Order of ebook parts
Many items (such as lists of abbreviations) are in preliminary pages only so that readers see that they’re there at all before they start reading. However, ebook reading software usually includes clickable navigation panels or contents lists that provide this signalling effect.
For that reason, your readers will appreciate ebooks that go straight from the cover image to the first page of the body of the story, interrupted only by items that are crucial to understanding the book from the start. So you can omit items like half-title pages, and move copyright notices to the end of the book.
EBW’s best-practice recommendation is as follows. Ebook items should fall in this order, with a page break before each one.
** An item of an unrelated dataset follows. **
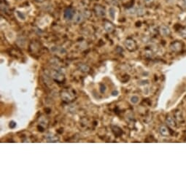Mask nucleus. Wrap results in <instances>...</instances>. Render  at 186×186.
<instances>
[{"mask_svg":"<svg viewBox=\"0 0 186 186\" xmlns=\"http://www.w3.org/2000/svg\"><path fill=\"white\" fill-rule=\"evenodd\" d=\"M183 48V43L181 41H175L170 45V49L172 52L180 53Z\"/></svg>","mask_w":186,"mask_h":186,"instance_id":"f257e3e1","label":"nucleus"},{"mask_svg":"<svg viewBox=\"0 0 186 186\" xmlns=\"http://www.w3.org/2000/svg\"><path fill=\"white\" fill-rule=\"evenodd\" d=\"M94 12L97 16L104 17L106 14L104 8L100 5H97L94 7Z\"/></svg>","mask_w":186,"mask_h":186,"instance_id":"f03ea898","label":"nucleus"},{"mask_svg":"<svg viewBox=\"0 0 186 186\" xmlns=\"http://www.w3.org/2000/svg\"><path fill=\"white\" fill-rule=\"evenodd\" d=\"M64 18L67 20H71L75 16V10L72 7H68L64 10Z\"/></svg>","mask_w":186,"mask_h":186,"instance_id":"7ed1b4c3","label":"nucleus"},{"mask_svg":"<svg viewBox=\"0 0 186 186\" xmlns=\"http://www.w3.org/2000/svg\"><path fill=\"white\" fill-rule=\"evenodd\" d=\"M159 31H160L161 35L164 37H168L171 35V30L170 27H168L167 26H161L160 29H159Z\"/></svg>","mask_w":186,"mask_h":186,"instance_id":"20e7f679","label":"nucleus"},{"mask_svg":"<svg viewBox=\"0 0 186 186\" xmlns=\"http://www.w3.org/2000/svg\"><path fill=\"white\" fill-rule=\"evenodd\" d=\"M125 44H126V46L127 47L128 49L130 50H134L137 48L136 42H135L133 39H127V40L126 41Z\"/></svg>","mask_w":186,"mask_h":186,"instance_id":"39448f33","label":"nucleus"},{"mask_svg":"<svg viewBox=\"0 0 186 186\" xmlns=\"http://www.w3.org/2000/svg\"><path fill=\"white\" fill-rule=\"evenodd\" d=\"M130 10H131L133 12L134 14H137V16H143V15L145 13V10H144V8H142V7H134V8H131L130 9Z\"/></svg>","mask_w":186,"mask_h":186,"instance_id":"423d86ee","label":"nucleus"},{"mask_svg":"<svg viewBox=\"0 0 186 186\" xmlns=\"http://www.w3.org/2000/svg\"><path fill=\"white\" fill-rule=\"evenodd\" d=\"M160 133L162 136H170V129H168V127H166V126H162L160 128Z\"/></svg>","mask_w":186,"mask_h":186,"instance_id":"0eeeda50","label":"nucleus"},{"mask_svg":"<svg viewBox=\"0 0 186 186\" xmlns=\"http://www.w3.org/2000/svg\"><path fill=\"white\" fill-rule=\"evenodd\" d=\"M166 123L168 124V126H170L171 127H176L177 124L176 122L174 121V119L172 117H168L166 119Z\"/></svg>","mask_w":186,"mask_h":186,"instance_id":"6e6552de","label":"nucleus"},{"mask_svg":"<svg viewBox=\"0 0 186 186\" xmlns=\"http://www.w3.org/2000/svg\"><path fill=\"white\" fill-rule=\"evenodd\" d=\"M104 28L107 31H109V32H111V31H113L114 26L112 25L111 23H110V22H106L104 25Z\"/></svg>","mask_w":186,"mask_h":186,"instance_id":"1a4fd4ad","label":"nucleus"},{"mask_svg":"<svg viewBox=\"0 0 186 186\" xmlns=\"http://www.w3.org/2000/svg\"><path fill=\"white\" fill-rule=\"evenodd\" d=\"M108 13L110 18H112V19H114L115 16V7H110L108 10Z\"/></svg>","mask_w":186,"mask_h":186,"instance_id":"9d476101","label":"nucleus"},{"mask_svg":"<svg viewBox=\"0 0 186 186\" xmlns=\"http://www.w3.org/2000/svg\"><path fill=\"white\" fill-rule=\"evenodd\" d=\"M179 34L183 38L186 39V27H181L180 29Z\"/></svg>","mask_w":186,"mask_h":186,"instance_id":"9b49d317","label":"nucleus"},{"mask_svg":"<svg viewBox=\"0 0 186 186\" xmlns=\"http://www.w3.org/2000/svg\"><path fill=\"white\" fill-rule=\"evenodd\" d=\"M180 5L183 8H186V0H179Z\"/></svg>","mask_w":186,"mask_h":186,"instance_id":"f8f14e48","label":"nucleus"},{"mask_svg":"<svg viewBox=\"0 0 186 186\" xmlns=\"http://www.w3.org/2000/svg\"><path fill=\"white\" fill-rule=\"evenodd\" d=\"M16 14L18 15V18H20V19H25V16H24V13L19 12V11H17Z\"/></svg>","mask_w":186,"mask_h":186,"instance_id":"ddd939ff","label":"nucleus"},{"mask_svg":"<svg viewBox=\"0 0 186 186\" xmlns=\"http://www.w3.org/2000/svg\"><path fill=\"white\" fill-rule=\"evenodd\" d=\"M144 3L147 4V5H150V4L153 3L154 2V0H142Z\"/></svg>","mask_w":186,"mask_h":186,"instance_id":"4468645a","label":"nucleus"},{"mask_svg":"<svg viewBox=\"0 0 186 186\" xmlns=\"http://www.w3.org/2000/svg\"><path fill=\"white\" fill-rule=\"evenodd\" d=\"M35 1L37 2H43L45 0H35Z\"/></svg>","mask_w":186,"mask_h":186,"instance_id":"2eb2a0df","label":"nucleus"},{"mask_svg":"<svg viewBox=\"0 0 186 186\" xmlns=\"http://www.w3.org/2000/svg\"><path fill=\"white\" fill-rule=\"evenodd\" d=\"M185 23H186V18H185Z\"/></svg>","mask_w":186,"mask_h":186,"instance_id":"dca6fc26","label":"nucleus"}]
</instances>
Those marked with an asterisk are mandatory, all other items are optional.
- Marketing image (usually the front cover)*
- Frontispiece
- Title page including list of contributors (series editors, contributors, authors)
- Dedication or epigraph
- Foreword
- Preface
- Maps relevant to whole book
- Genealogies relevant to whole book
- Body of book*
- Lists of plates, figures, maps and tables
- Conversion tables
- Chronology
- List of abbreviations
- Notes on the text
- Acknowledgements
- About the author
- Other marketing content (e..g other books by the author; press/review/celebrity comments)
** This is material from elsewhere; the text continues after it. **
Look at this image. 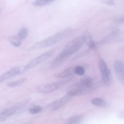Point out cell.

- Copyright notice (including ebook equivalent of imprint-page text)*
This means the following items common in print should be removed entirely:
- Half-title pages
- Contents pages (assuming a full, clickable list of sections has been included in the ebook format’s mechanism for navigation, such as Bookmarks in PDF or toc.ncx file in epub; each of the ebook items listed above should be referenced in this clickable list)
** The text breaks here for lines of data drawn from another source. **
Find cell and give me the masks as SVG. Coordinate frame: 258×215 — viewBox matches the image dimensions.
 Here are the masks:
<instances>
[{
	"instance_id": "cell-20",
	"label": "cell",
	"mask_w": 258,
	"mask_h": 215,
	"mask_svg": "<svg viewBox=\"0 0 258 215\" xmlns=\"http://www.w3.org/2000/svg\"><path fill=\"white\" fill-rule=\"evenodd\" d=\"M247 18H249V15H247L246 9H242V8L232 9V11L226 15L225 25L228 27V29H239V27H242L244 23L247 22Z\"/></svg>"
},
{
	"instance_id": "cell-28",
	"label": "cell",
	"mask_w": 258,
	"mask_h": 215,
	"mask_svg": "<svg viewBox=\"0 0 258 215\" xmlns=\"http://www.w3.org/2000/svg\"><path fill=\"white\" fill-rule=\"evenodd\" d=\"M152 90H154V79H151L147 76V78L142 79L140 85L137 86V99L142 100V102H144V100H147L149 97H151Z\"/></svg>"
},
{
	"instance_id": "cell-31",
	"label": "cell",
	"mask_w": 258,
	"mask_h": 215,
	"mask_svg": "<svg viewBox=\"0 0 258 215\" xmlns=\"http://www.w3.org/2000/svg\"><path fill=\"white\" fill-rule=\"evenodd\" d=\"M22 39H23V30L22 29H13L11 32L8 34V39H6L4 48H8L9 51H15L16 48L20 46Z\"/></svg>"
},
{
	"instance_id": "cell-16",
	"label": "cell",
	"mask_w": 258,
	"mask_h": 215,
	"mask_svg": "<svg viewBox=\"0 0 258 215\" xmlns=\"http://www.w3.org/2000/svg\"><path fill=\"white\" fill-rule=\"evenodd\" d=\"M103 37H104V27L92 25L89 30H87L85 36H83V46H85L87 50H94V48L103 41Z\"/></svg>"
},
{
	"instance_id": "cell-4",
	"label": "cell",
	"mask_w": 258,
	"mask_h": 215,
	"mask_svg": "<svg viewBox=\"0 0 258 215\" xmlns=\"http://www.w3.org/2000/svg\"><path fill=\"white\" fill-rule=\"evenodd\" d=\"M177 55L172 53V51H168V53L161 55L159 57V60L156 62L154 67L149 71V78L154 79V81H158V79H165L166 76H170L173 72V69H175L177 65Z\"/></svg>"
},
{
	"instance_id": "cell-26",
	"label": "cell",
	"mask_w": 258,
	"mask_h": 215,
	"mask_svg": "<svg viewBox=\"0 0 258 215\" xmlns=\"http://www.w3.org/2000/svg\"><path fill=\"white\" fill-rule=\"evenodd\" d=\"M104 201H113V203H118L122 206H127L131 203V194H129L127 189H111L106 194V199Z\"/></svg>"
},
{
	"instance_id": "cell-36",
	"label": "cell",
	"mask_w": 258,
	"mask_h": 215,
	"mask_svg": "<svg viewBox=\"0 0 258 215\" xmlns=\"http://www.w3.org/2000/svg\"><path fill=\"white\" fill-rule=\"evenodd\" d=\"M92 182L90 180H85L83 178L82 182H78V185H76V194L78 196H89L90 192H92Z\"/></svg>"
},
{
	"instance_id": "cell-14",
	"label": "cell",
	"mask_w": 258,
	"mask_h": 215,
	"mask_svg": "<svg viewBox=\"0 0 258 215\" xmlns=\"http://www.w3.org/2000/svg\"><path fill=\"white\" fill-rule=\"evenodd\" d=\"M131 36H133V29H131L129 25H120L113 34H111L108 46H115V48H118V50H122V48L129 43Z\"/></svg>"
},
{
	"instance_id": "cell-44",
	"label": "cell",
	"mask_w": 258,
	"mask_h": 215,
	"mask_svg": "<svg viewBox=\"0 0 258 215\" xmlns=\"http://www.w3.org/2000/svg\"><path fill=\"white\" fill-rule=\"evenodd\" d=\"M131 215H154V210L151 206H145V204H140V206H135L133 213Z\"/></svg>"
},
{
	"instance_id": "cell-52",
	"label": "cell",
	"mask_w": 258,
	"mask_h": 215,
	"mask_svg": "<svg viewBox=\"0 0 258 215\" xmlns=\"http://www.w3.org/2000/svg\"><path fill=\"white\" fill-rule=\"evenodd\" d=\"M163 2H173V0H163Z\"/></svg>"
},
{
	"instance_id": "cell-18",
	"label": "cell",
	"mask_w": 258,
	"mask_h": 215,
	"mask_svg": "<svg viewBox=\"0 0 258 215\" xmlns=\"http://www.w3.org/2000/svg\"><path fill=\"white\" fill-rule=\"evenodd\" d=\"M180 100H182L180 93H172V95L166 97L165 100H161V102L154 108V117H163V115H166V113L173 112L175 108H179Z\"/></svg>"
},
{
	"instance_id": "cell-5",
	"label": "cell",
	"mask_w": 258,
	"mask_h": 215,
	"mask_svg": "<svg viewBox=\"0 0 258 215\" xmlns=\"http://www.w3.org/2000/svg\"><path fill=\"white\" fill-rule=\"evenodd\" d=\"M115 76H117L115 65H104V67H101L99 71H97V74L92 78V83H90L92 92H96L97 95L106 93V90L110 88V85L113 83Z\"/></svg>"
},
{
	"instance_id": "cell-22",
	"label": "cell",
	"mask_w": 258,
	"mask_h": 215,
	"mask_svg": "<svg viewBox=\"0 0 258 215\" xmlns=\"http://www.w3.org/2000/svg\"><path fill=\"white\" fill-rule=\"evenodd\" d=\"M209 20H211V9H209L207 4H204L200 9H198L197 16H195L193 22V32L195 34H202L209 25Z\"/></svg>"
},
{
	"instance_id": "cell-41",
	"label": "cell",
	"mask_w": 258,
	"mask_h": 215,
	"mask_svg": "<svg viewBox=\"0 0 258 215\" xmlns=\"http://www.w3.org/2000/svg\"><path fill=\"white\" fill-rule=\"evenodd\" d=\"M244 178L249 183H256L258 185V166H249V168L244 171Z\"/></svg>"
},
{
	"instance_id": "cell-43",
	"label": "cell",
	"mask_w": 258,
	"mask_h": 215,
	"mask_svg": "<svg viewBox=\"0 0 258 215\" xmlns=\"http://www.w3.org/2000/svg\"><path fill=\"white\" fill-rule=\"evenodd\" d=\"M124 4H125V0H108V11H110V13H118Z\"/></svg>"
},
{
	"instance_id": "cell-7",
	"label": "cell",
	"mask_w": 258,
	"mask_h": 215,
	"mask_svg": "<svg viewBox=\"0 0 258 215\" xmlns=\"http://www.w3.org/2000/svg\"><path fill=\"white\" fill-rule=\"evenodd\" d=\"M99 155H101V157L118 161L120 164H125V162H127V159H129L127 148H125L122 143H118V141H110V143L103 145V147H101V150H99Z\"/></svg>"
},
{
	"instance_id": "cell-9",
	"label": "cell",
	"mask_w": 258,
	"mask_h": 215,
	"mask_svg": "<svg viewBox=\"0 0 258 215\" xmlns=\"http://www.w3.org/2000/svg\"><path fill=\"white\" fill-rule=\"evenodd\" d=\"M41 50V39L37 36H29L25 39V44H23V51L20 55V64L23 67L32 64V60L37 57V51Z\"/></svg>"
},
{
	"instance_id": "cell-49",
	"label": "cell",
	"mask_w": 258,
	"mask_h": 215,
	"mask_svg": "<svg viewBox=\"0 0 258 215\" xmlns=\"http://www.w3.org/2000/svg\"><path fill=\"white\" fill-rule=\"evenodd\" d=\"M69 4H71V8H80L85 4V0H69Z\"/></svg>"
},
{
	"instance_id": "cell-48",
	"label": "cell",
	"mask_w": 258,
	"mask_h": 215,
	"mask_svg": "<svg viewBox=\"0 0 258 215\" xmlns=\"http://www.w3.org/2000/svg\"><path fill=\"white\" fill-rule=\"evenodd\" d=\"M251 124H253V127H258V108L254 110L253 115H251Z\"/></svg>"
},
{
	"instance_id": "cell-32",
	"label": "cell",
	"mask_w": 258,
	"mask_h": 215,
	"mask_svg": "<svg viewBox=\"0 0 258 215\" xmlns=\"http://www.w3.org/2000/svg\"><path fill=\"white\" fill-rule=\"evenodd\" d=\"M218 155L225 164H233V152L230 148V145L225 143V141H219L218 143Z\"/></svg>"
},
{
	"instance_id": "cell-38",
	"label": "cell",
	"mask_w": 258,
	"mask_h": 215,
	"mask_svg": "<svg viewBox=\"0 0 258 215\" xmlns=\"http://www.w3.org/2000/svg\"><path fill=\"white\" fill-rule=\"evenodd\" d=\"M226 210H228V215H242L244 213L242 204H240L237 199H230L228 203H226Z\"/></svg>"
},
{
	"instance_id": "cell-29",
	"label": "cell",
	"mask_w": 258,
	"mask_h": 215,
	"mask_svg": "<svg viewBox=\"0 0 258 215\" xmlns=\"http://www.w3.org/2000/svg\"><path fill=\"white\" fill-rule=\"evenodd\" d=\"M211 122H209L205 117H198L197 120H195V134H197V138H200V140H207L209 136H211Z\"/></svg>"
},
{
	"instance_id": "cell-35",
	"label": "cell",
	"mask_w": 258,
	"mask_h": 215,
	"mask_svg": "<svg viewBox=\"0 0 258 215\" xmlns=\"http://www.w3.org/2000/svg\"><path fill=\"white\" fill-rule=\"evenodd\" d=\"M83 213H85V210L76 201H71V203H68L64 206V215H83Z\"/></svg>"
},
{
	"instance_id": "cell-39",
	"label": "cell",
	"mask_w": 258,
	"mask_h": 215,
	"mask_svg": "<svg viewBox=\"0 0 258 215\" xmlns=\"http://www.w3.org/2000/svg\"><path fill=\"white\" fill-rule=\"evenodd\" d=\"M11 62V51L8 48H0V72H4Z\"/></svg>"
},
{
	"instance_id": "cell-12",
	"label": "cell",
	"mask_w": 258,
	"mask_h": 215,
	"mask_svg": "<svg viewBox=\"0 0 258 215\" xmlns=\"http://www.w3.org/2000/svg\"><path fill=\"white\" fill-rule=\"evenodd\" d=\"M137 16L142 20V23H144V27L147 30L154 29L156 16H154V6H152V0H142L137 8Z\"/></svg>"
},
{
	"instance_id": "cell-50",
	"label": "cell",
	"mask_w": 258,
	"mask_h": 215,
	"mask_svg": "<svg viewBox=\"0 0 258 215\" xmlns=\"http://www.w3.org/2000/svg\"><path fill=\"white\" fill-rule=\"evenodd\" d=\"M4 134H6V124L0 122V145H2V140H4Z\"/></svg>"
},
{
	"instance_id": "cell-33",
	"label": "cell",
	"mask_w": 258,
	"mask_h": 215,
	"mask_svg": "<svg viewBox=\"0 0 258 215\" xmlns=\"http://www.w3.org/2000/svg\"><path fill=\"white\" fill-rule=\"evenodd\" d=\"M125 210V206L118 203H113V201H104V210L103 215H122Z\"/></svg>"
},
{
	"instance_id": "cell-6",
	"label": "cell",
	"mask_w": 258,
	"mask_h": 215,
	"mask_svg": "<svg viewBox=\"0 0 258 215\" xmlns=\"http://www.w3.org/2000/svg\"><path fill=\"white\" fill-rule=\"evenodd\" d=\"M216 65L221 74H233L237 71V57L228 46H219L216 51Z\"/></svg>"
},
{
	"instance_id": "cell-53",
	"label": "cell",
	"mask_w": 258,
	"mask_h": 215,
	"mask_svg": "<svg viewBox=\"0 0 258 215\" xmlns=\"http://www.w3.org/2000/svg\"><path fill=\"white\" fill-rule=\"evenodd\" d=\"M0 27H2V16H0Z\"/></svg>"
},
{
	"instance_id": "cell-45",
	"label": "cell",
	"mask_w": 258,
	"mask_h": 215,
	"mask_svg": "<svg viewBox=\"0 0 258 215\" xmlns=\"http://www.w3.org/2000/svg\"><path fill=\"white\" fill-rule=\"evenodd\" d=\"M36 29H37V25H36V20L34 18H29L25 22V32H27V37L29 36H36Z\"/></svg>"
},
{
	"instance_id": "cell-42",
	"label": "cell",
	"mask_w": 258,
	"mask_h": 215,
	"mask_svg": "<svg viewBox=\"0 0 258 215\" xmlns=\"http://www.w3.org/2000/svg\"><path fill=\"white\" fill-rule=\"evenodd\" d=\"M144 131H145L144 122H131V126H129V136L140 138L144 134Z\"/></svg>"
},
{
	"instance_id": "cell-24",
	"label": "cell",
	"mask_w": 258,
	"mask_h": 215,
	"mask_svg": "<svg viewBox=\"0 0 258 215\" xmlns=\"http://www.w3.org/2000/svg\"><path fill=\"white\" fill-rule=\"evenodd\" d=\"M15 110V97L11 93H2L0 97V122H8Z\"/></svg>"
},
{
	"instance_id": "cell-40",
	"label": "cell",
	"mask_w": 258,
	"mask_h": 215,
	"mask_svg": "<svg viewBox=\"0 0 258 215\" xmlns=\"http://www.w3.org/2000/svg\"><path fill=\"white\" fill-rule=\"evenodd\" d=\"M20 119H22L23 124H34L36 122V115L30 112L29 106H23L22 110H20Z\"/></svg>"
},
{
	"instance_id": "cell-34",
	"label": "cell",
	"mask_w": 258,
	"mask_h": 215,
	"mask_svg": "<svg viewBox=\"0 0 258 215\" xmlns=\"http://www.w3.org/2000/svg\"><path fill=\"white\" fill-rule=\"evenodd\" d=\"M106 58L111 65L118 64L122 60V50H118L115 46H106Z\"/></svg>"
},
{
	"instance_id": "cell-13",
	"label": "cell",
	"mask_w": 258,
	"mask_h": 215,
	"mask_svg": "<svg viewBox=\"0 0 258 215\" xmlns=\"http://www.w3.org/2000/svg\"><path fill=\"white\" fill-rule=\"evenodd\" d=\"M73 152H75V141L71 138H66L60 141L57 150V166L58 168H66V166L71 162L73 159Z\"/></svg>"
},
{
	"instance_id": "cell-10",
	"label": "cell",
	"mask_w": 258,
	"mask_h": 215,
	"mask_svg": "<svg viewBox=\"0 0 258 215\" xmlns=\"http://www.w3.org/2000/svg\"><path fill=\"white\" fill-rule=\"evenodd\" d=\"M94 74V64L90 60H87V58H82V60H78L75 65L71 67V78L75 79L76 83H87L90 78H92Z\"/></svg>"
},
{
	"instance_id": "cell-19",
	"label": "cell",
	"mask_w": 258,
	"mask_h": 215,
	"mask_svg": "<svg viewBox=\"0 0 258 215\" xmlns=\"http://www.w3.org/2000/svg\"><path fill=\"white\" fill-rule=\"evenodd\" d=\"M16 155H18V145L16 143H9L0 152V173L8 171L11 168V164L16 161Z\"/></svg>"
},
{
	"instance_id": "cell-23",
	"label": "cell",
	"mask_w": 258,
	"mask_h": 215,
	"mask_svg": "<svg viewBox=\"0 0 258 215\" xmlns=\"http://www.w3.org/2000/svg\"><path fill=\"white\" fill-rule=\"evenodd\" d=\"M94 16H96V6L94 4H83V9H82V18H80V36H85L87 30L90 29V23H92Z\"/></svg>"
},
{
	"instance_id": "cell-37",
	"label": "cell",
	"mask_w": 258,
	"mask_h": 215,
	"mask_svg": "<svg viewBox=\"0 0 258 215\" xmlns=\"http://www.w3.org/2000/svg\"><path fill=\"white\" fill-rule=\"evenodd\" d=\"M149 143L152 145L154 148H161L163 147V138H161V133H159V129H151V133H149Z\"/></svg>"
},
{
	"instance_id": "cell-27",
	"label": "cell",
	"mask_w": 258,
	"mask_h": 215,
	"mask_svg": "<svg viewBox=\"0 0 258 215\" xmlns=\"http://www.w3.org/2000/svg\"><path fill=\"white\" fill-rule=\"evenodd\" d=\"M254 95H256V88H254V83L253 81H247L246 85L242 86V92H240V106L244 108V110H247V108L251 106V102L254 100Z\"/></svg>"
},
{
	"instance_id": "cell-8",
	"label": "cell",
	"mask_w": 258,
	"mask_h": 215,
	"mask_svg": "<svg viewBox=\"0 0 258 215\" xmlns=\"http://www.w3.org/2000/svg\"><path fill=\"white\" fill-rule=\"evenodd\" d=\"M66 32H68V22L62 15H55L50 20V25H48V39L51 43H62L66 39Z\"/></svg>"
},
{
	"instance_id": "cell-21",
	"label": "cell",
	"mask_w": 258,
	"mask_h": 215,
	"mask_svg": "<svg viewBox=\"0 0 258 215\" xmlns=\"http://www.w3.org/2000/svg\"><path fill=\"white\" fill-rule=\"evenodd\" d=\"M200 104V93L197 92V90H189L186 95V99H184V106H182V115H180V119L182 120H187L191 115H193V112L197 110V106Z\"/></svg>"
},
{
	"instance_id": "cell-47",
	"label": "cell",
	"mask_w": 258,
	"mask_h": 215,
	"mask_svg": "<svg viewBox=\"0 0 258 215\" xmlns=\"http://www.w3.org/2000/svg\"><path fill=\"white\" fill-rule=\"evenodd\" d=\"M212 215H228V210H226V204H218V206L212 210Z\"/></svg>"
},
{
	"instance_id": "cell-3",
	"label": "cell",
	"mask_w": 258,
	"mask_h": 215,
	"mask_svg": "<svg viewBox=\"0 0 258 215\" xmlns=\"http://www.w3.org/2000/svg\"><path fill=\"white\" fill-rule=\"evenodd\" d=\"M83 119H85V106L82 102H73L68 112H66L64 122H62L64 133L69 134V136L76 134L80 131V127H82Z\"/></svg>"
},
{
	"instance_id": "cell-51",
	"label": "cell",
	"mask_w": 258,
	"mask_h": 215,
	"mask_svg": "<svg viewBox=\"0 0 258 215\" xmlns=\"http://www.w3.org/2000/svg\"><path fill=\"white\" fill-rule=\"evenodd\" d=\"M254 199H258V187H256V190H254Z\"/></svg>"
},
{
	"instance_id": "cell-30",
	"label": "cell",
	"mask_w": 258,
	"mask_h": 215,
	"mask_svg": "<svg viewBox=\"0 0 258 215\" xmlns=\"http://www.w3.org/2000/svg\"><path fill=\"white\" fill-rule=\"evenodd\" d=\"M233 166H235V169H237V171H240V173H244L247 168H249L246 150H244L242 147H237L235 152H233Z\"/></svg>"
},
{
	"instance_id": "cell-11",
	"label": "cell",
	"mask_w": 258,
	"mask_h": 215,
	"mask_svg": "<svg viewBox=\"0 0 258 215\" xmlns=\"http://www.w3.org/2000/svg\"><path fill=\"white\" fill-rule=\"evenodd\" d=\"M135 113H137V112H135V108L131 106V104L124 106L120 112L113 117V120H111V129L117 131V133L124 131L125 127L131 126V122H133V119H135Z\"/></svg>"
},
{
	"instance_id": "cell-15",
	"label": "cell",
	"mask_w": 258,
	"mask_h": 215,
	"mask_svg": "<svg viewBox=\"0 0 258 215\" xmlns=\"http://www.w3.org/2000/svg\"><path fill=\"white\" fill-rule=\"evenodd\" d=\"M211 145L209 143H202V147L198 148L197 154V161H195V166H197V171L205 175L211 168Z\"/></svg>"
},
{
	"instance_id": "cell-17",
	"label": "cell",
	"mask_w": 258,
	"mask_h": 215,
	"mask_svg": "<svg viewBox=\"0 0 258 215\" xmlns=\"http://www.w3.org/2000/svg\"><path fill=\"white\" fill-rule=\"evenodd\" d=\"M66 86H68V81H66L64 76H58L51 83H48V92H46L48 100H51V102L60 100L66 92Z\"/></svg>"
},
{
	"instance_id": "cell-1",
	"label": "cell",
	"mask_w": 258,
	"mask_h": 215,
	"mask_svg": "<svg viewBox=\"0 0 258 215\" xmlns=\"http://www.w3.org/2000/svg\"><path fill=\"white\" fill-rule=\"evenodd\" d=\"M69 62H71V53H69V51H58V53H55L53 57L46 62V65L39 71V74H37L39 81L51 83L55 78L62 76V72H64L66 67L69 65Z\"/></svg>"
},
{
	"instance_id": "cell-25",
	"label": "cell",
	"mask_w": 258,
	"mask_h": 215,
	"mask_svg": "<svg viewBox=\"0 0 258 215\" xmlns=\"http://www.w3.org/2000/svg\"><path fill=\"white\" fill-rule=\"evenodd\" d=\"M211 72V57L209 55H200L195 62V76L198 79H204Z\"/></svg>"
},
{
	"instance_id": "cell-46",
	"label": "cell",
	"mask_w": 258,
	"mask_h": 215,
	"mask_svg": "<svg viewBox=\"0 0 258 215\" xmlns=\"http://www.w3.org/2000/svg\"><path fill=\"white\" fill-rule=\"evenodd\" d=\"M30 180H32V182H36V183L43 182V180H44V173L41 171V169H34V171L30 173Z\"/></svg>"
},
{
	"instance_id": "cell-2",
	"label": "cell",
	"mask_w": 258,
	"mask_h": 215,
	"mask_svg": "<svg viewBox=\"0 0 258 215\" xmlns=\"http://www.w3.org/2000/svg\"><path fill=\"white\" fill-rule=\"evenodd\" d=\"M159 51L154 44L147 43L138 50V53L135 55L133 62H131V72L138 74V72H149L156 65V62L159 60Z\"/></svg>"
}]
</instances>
Note: This is for perfectionists. If doing things this way increases the complexity or cost of creating your ebooks en masse, simply revert to the print-edition order. In time, ereading systems will provide better and better ways for readers to jump to the start of the book easily. Already, the epub specification includes a ‘guide’ element (in the content.opf file) that encourages this, and this guide should be used to signal the key items in the reading experience, usually the cover and first body page.